Aug 24, 2018 | By Thomas
Researchers from the Virginia Tech College of Engineering and Lawrence Livermore National Laboratory have developed a novel process to 3D print graphene, one of the highest-performing materials used in aerospace, energy storage and insulation.
Image Credit: Virginia Tech
Graphene is a single layer of carbon atoms organized in a hexagonal lattice. When graphene sheets are neatly stacked on top of each other and formed into a three-dimensional shape, it becomes graphite, commonly known as the “lead” in pencils.
Because graphite is simply packed-together graphene, it has fairly poor mechanical properties. But if the graphene sheets are separated with air-filled pores, the three-dimensional structure can maintain its properties. This porous graphene structure is called a graphene aerogel.
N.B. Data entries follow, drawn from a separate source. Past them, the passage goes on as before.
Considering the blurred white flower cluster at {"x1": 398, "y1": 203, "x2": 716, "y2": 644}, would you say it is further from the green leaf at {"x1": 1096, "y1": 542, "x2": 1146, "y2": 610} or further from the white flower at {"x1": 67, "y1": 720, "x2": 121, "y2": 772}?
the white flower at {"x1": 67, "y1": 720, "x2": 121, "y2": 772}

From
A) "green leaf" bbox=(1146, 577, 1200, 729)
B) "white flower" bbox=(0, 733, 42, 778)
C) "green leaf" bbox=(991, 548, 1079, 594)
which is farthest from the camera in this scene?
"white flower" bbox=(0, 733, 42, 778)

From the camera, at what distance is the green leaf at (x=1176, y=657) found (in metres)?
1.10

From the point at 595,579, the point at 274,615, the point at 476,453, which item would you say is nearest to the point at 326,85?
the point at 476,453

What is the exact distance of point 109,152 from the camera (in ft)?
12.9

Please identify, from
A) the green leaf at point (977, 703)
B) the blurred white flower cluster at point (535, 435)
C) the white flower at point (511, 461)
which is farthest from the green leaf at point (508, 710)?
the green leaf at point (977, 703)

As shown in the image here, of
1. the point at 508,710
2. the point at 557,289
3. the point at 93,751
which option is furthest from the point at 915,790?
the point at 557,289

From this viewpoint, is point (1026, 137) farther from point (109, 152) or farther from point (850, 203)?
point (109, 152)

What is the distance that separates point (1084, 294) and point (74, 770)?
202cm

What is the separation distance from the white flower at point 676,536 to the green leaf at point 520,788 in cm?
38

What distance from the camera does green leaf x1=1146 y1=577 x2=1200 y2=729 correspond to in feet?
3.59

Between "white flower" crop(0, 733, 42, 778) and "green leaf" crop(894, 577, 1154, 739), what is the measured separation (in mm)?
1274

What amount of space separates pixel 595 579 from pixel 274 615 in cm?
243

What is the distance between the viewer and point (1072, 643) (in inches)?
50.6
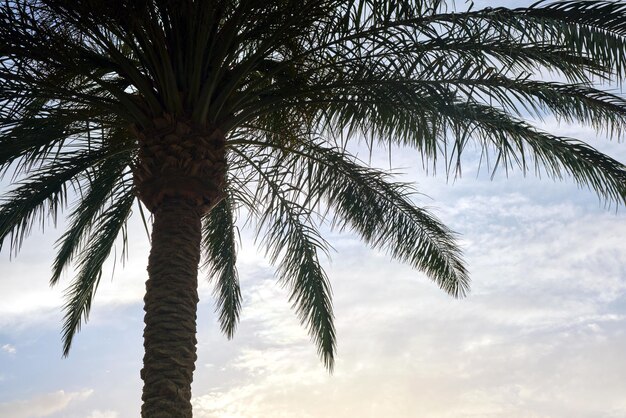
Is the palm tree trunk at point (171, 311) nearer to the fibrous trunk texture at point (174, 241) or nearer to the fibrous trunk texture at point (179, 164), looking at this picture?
the fibrous trunk texture at point (174, 241)

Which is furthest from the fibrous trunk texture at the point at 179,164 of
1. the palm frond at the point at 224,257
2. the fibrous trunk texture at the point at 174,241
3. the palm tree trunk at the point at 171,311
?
the palm frond at the point at 224,257

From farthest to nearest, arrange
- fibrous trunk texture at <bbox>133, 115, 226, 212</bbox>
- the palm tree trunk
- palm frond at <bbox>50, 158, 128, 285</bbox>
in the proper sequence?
palm frond at <bbox>50, 158, 128, 285</bbox> < fibrous trunk texture at <bbox>133, 115, 226, 212</bbox> < the palm tree trunk

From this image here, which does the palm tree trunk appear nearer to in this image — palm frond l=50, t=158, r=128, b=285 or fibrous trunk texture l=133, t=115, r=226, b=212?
fibrous trunk texture l=133, t=115, r=226, b=212

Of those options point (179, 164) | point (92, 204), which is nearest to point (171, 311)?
point (179, 164)

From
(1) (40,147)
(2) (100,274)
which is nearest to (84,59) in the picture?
(1) (40,147)

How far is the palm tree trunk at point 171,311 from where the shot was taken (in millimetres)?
7281

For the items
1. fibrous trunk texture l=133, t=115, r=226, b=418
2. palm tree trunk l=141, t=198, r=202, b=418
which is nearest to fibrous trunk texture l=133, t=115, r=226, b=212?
fibrous trunk texture l=133, t=115, r=226, b=418

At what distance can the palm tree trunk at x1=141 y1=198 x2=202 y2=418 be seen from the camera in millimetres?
7281

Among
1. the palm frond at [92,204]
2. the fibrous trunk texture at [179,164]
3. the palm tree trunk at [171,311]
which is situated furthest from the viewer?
the palm frond at [92,204]

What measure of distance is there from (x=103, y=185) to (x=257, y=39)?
2.83m

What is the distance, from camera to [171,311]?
24.9 ft

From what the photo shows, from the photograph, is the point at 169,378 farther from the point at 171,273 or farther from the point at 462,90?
the point at 462,90

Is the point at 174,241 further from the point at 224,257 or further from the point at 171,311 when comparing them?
the point at 224,257

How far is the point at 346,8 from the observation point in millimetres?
8773
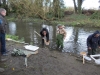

Previously, researchers could only 3D print graphene aerogel using direct-ink or other extrusion-based methods. Bt that technique could only create simple objects that stacked on top of itself.
“With that technique, there’s very limited structures you can create because there’s no support and the resolution is quite limited, so you can’t get freeform factors,” said Xiaoyu “Rayne” Zheng, former LLNL Lab staff scientist, now an assistant professor in mechanical engineering at Virginia Tech. “What we did was to get these graphene layers to be architected into any shape that you want with high resolution.”
Three years ago, scientists and engineers at Lawrence Livermore National Laboratory (LLNL) and Virginia Tech began focusing on 3D printing graphene aerogel using light, a method known as projection micro-stereolithography.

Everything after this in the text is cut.